*TASK INSTRUCTIONS*
Write out these lines exactly, starting at the line that contains "How far is point (264, 249)" and continuing through the end of the items.

(Data extracted from a collection)
━━━

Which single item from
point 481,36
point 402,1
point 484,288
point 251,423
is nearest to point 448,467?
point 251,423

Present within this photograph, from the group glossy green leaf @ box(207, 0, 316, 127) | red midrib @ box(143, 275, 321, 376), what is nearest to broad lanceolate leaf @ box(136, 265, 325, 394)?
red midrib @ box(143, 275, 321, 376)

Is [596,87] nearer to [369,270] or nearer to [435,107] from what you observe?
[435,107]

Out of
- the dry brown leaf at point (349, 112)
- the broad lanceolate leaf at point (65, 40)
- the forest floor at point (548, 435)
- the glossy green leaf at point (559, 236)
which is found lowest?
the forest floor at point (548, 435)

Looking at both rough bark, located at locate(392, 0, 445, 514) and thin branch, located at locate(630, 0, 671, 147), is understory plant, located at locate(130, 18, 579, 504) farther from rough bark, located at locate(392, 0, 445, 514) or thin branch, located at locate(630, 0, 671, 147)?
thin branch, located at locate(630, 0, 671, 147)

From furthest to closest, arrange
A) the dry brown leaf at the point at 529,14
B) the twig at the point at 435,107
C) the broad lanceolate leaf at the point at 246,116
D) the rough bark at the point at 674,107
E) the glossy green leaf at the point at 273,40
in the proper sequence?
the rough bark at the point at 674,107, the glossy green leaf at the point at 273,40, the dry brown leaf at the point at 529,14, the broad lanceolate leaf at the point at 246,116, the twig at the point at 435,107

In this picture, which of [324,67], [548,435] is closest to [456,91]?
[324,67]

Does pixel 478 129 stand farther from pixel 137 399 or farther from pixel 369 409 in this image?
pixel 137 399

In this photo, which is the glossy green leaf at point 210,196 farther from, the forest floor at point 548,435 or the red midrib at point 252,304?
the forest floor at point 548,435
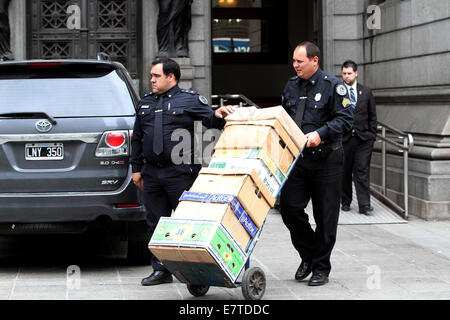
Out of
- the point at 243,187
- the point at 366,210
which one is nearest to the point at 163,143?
the point at 243,187

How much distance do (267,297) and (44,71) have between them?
302 centimetres

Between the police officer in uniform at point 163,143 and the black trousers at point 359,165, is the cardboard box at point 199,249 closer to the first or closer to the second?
the police officer in uniform at point 163,143

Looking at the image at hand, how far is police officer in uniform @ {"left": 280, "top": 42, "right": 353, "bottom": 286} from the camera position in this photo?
7172mm

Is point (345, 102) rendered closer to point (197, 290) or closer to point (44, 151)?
point (197, 290)

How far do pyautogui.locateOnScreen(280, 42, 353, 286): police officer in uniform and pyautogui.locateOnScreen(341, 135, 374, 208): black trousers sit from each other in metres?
4.33

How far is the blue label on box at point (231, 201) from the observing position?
6148mm

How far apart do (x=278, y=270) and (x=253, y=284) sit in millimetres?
1623

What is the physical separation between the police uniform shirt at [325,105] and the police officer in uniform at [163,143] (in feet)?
2.55

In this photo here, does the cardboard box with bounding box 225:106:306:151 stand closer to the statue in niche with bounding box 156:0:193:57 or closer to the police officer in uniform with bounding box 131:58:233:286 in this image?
the police officer in uniform with bounding box 131:58:233:286

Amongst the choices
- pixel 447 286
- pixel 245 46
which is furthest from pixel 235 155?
pixel 245 46

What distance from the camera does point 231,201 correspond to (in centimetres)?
612

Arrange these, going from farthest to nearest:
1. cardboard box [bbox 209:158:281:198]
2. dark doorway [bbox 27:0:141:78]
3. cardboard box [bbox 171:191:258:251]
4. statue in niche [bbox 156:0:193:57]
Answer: dark doorway [bbox 27:0:141:78] < statue in niche [bbox 156:0:193:57] < cardboard box [bbox 209:158:281:198] < cardboard box [bbox 171:191:258:251]

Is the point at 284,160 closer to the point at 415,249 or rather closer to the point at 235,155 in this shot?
the point at 235,155

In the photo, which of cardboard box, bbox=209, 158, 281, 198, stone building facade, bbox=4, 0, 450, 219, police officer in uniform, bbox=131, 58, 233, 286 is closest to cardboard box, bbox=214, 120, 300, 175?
cardboard box, bbox=209, 158, 281, 198
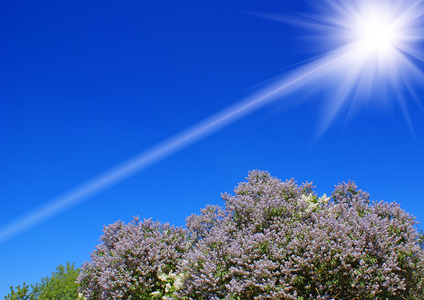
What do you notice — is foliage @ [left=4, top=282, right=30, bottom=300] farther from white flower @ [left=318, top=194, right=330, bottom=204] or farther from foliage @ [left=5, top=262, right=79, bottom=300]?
white flower @ [left=318, top=194, right=330, bottom=204]

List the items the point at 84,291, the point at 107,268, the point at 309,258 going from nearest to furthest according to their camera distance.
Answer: the point at 309,258, the point at 107,268, the point at 84,291

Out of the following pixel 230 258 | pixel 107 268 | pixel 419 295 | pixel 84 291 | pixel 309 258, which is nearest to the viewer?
pixel 309 258

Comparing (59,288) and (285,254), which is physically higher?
(59,288)

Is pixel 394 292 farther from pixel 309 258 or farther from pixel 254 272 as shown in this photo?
pixel 254 272

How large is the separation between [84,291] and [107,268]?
15.1 feet

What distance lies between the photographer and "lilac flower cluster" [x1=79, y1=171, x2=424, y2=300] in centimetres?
1292

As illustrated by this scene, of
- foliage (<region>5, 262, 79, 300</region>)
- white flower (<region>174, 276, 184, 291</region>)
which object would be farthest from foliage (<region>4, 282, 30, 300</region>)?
white flower (<region>174, 276, 184, 291</region>)

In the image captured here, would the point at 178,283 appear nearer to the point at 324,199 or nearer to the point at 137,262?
the point at 137,262

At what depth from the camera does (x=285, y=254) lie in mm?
13367

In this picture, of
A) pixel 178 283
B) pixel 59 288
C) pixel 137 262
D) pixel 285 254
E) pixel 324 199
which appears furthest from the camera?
pixel 59 288

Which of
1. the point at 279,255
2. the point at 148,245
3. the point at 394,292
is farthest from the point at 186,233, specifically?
the point at 394,292

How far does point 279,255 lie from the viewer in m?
13.4

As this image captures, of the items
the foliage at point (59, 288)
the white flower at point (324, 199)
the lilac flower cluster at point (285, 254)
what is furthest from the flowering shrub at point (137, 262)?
the foliage at point (59, 288)

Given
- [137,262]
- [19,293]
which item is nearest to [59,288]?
[19,293]
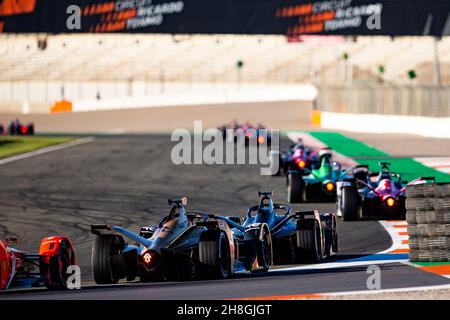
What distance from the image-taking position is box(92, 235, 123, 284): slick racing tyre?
11.4m

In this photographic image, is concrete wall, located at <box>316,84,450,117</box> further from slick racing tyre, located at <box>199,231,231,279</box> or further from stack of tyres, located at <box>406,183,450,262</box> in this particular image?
slick racing tyre, located at <box>199,231,231,279</box>

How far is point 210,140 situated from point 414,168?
1700cm

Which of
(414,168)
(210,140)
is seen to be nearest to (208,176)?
(414,168)

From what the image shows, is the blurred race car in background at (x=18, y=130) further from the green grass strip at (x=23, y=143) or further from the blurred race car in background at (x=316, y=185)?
the blurred race car in background at (x=316, y=185)

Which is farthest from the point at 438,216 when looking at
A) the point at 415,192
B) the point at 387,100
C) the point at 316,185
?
the point at 387,100

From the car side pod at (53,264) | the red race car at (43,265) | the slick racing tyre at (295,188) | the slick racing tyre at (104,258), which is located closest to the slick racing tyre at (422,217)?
the slick racing tyre at (104,258)

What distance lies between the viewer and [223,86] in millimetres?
73875

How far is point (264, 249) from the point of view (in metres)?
12.6

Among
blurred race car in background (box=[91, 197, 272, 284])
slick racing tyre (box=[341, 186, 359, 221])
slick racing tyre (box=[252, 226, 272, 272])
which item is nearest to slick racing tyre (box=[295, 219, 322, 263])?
slick racing tyre (box=[252, 226, 272, 272])

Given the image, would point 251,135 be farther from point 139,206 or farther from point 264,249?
point 264,249

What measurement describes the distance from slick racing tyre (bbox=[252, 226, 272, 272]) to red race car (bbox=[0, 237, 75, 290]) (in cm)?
204

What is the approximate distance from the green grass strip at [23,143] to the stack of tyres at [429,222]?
81.3ft

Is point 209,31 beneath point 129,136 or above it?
above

━━━

*EXERCISE OUTPUT*
How far is point (264, 249) from the point of view (in metres)?
12.6

Among
blurred race car in background (box=[91, 197, 272, 284])
slick racing tyre (box=[341, 186, 359, 221])
slick racing tyre (box=[252, 226, 272, 272])
which item is nearest to slick racing tyre (box=[295, 219, 322, 263])?
slick racing tyre (box=[252, 226, 272, 272])

Given the image, would point 251,135 be farther from point 139,206 or farther from point 264,249?
point 264,249

What measurement describes the distance from slick racing tyre (bbox=[252, 226, 272, 272]) to red race car (bbox=[0, 237, 75, 290]) (in cm)?
204

What is the approximate distance from the green grass strip at [23,143] to the stack of tyres at [429,222]?
81.3ft

Is point 209,31 beneath point 129,136 or above it?
above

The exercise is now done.